(Entries on spatial positioning)
- - - - -
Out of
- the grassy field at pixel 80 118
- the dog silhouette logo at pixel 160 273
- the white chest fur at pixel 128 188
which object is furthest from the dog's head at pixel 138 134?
- - - - -
Can you set down every one of the records above word for word, changing nothing?

Out of
- the grassy field at pixel 80 118
- the dog silhouette logo at pixel 160 273
- the white chest fur at pixel 128 188
which object is furthest from the dog's head at pixel 138 134?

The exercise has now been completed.